Document section -
Reputation: 87
I am loading CSV files to Redshift daily. To handle duplicates i am loading the files to staging table and then using Update or Insert scripts based on key columns to load to the target table. Recently i found duplicate data in the target table unexpectedly.
I double checked my script and don't see any reason for having duplicates. Below are the Update and Insert script formats that i am using.
For Inserting:
Insert into target (key1, key2, col3, col4)
Select key1, key2, col3, col4
From stage s where not exists (select 1 from target t
where s.key1 = t.key1 and)
s.key2 = t.key2);
And for update:
Update target Set
key1=s.key1, key2=s.key2, col3=s.col3, col4=s.col4
From stage s where target.key1=s.key1 and target.key2=s.key2;
Any help is appreciated.

Problems to work on -
**a.** Answer these questions about the Redshift loading post, marking each answer as its question is marked:
(i) What type of file is loaded into Redshift each day?
(ii) Where are the files loaded before they reach the target table?
(iii) Which columns does the update statement use to match target rows with stage rows?
**b.** In one to three sentences, explain why the Redshift loading post sends the files to a staging table and then runs update or insert scripts.
**c.** Write a continuation of the post about loading CSV files into Redshift, starting after its last sentence.
The rows that come after this post are not needed for any of the tasks.

Extracted information -
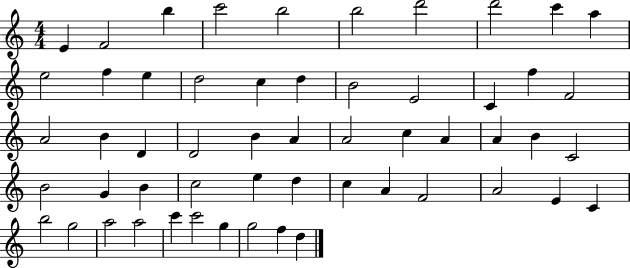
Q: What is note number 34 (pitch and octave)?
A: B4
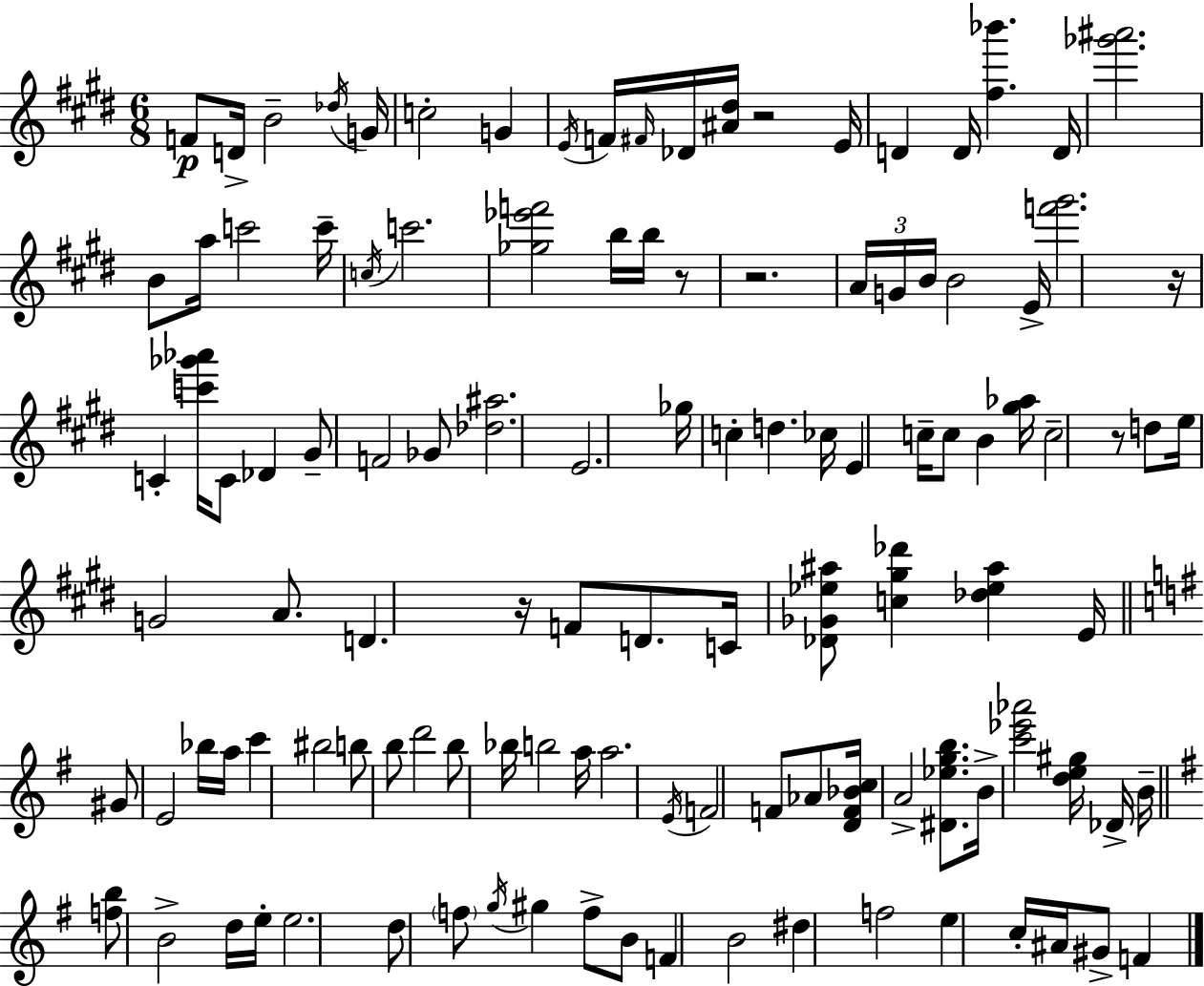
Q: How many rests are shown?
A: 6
---
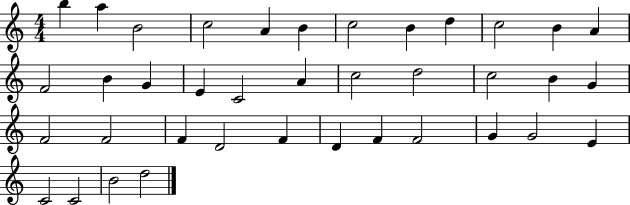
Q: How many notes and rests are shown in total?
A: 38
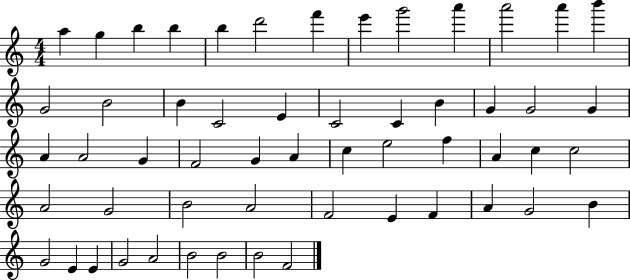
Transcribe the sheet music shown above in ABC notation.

Task results -
**a.**
(i) CSV files.
(ii) Into a staging table.
(iii) key1 and key2.

**b.** The files go to a staging table first to handle duplicates. The update or insert scripts then load the data into the target table based on the key columns.

**c.**
Upvotes: 0
Views: 1420
Reputation: 2828
I ran into this too. The problem was in the insert...select... where the select itself produced duplicates. One solution for us was to use a cursor (outside of Redshift) to run the select and insert one record at a time, but this proved to have performance issues. Instead we now check for duplicates with an initial select
select key1,key2 from stage group by key1,key2 having count(*) > 1;
and stop the process if records are returned.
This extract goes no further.